## EXTRACT
----------

Saturday, January 11, 2020

A.O.C. and the Self-Important Caucus - Editorial, The Week in Review


Analysis, Commentary, Opinion
01.01.2020

A.O.C. and the Self-Important Caucus


I heard the representative from New York, Alexandria Ocasio-Cortez complaining about former Vice President, Joe Biden the other day.

She offered her insight regarding his candidacy, stating that in another country the two of them wouldn’t even be in the same party. I think that she meant it as some kind of scathing rebuke of Joe Biden, who is running against her preferred candidate Senator Bernie Sanders for the Democratic Party’s nomination for President of the United States.

Of course Bernie Sanders is not a democratic, he is an independent running as a self-styled democratic-socialist. Ocasio-Cortex is a democrat but she styles herself as a democratic-socialist as well.

There is no Democratic-Socialist Party in America, maybe there should be, but there isn’t, there are a few minor political parties, like the Green Party and the Libertarians, they hold a few seats in local governments around the country. The United States remains a two party system, with the Democrats and the Republicans holding sway.

Like it or not that is the way it is.

It is true, what she said, that in another country she and Joe Biden would not be in the same party. The insight her rebuke lacks is this: in those other countries the party she would find herself in would at best be a minor part of a governing coalition.

Her comments also fail to appreciate how she came to represent her constituents. She was elected to office as a Democrat, had she run as a third party candidate or an independent, it is not likely she would have been successful.

----------

## WORK TO COMPLETE
Name each political party that the editorial on Ocasio-Cortez presents as actually existing in the United States.

## INFORMATION
----------

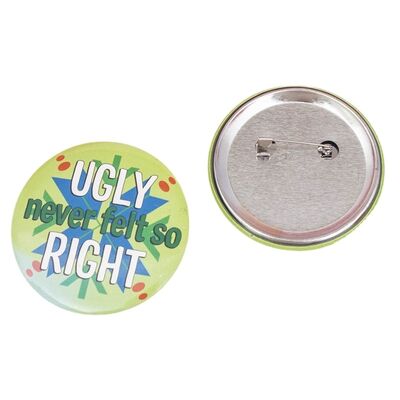 acheter Badges à bouton magnétique personnalisés avec impression, badges et épingles ronds/carrés en étain avec logo fabrication en ligne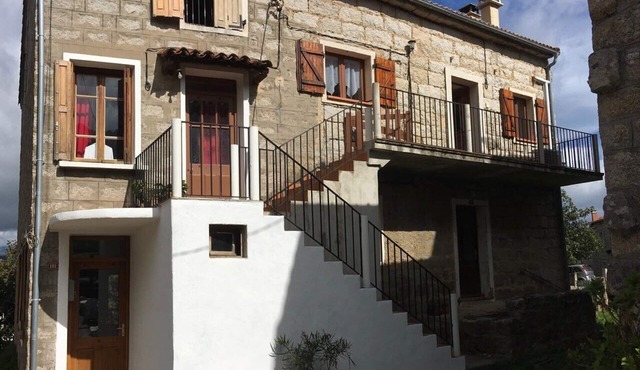 Maison de Village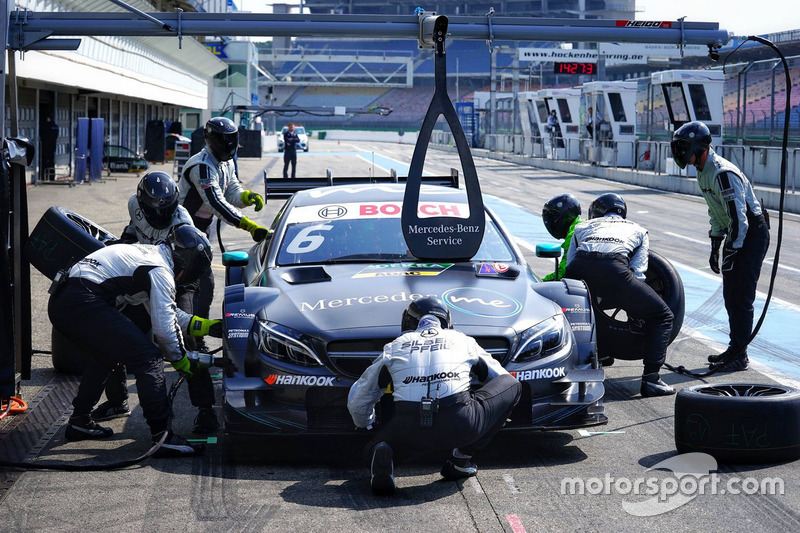 Robert Wickens, Mercedes-AMG Team HWA, Mercedes-AMG C63 DTM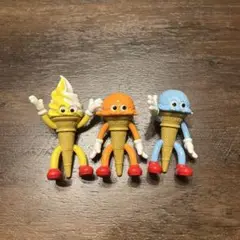 FLAVORS フィギュア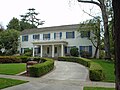 The house used in the 1986 film Ferris Bueller's Day Off. The house was also used in the 2001 film Not Another Teen Movie and the 2002 film Red Dragon.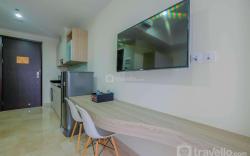 Brand New Studio Apt at Menteng Park By Travelio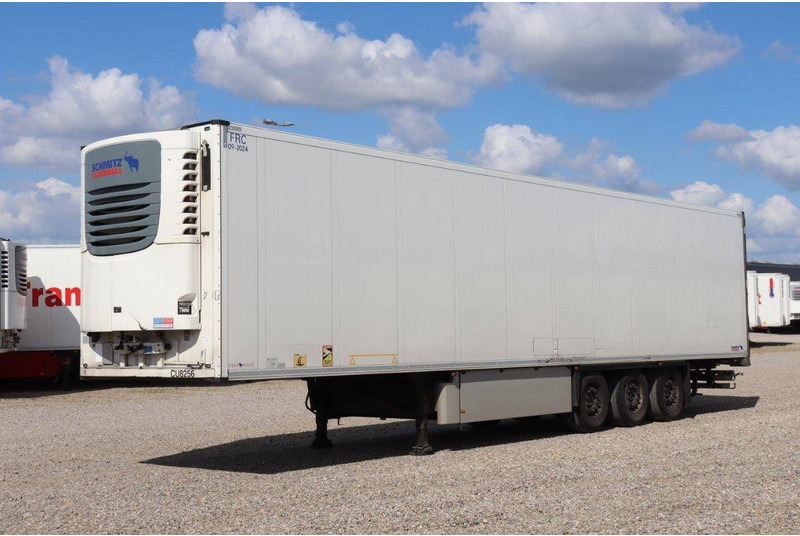 Schmitz Cargobull SCB S3B - Refrigerator semi-trailer: picture 2 Schmitz Cargobull SCB S3B - Refrigerator semi-trailer: picture 2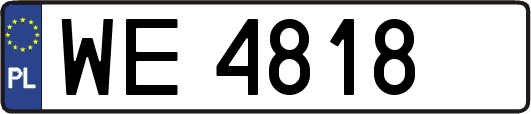 WE4818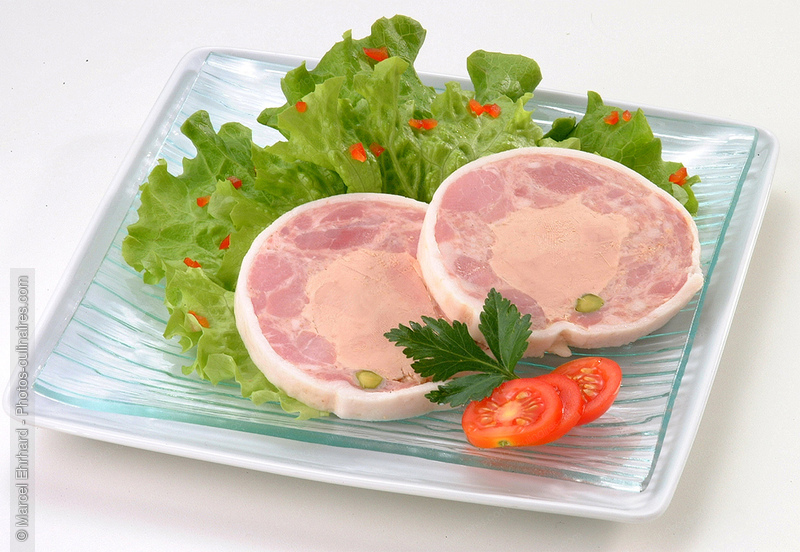 Ballottine au foie gras - photo r&eacute;f&eacute;rence CH460N.jpg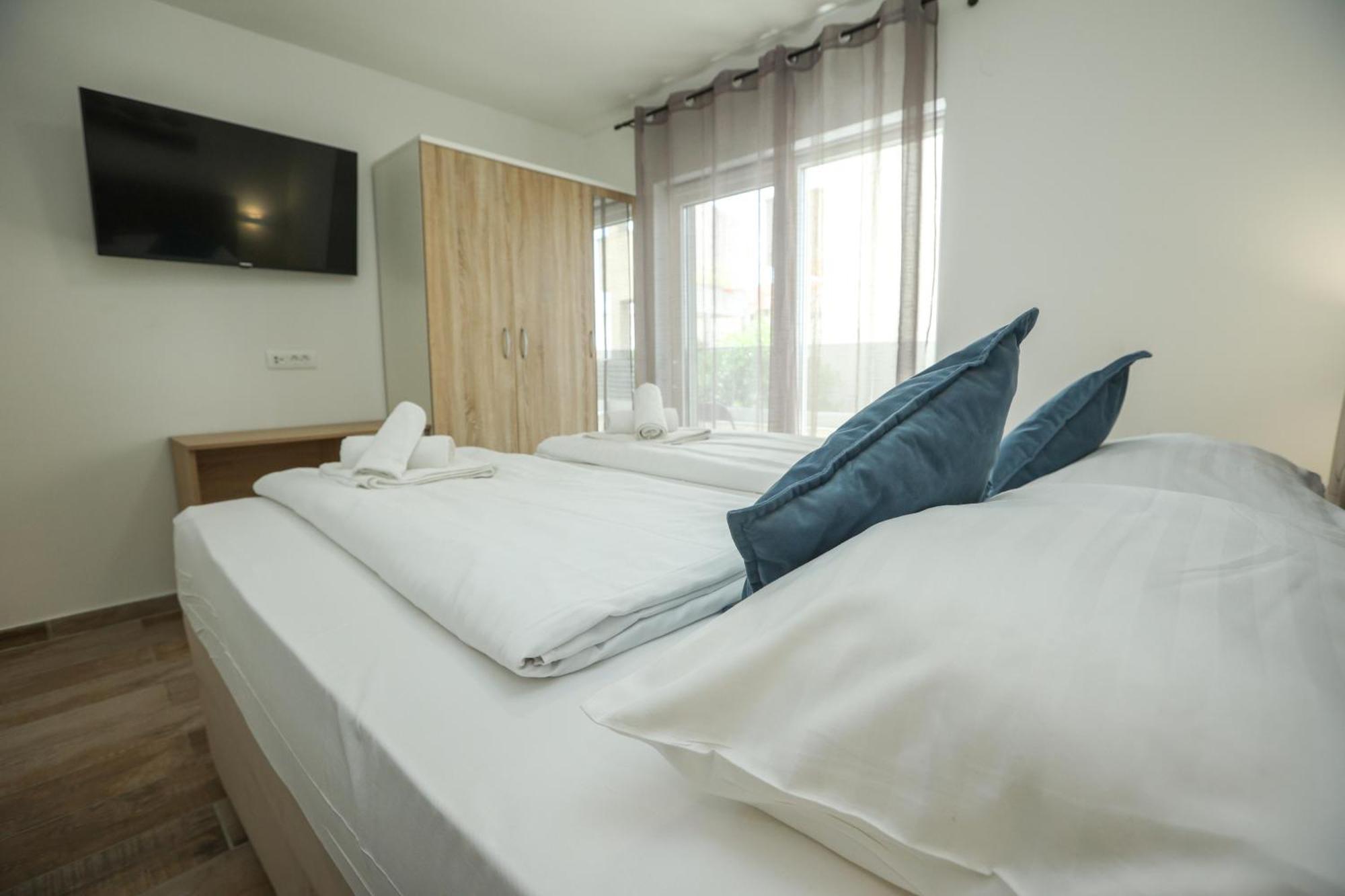 Km Exclusive Apartments ザダル エクステリア 写真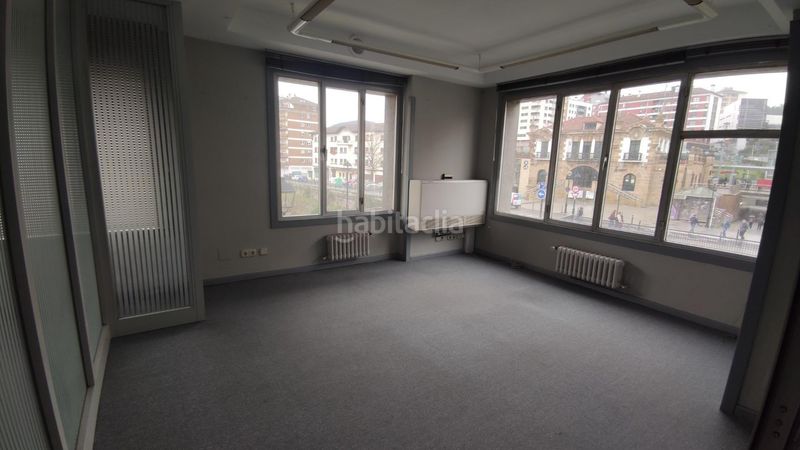Foto 165095d5-d481-4276-8d3e-cb59bbb457b6. Local comercial en calle de nerbioi 1 en Llodio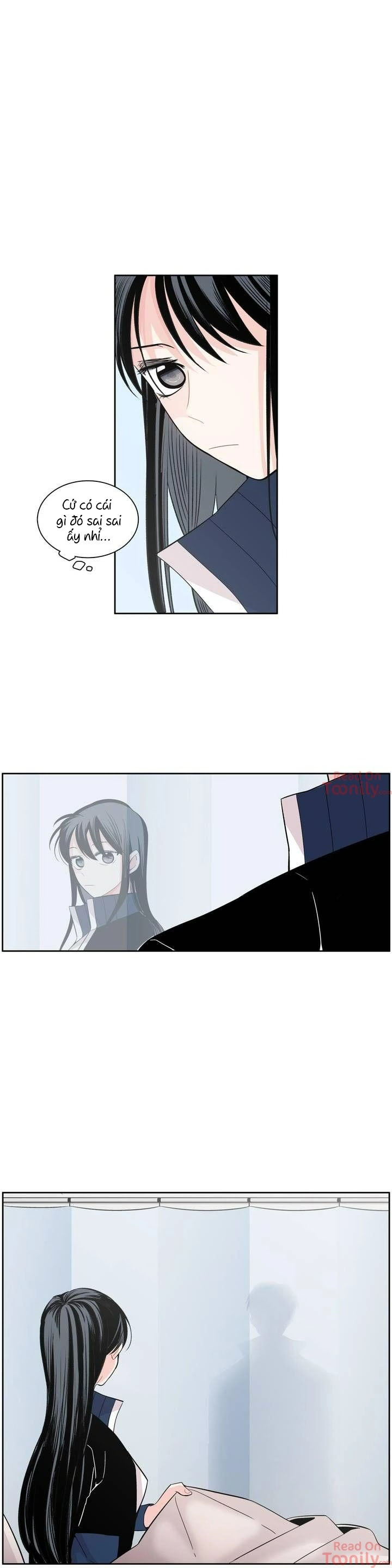 anh làm em đắm say chapter 16.1 9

----------

## REPLY TO THE EXERCISE
- The Democratic Party (the Democrats)
- The Republicans
- The Green Party
- The Libertarians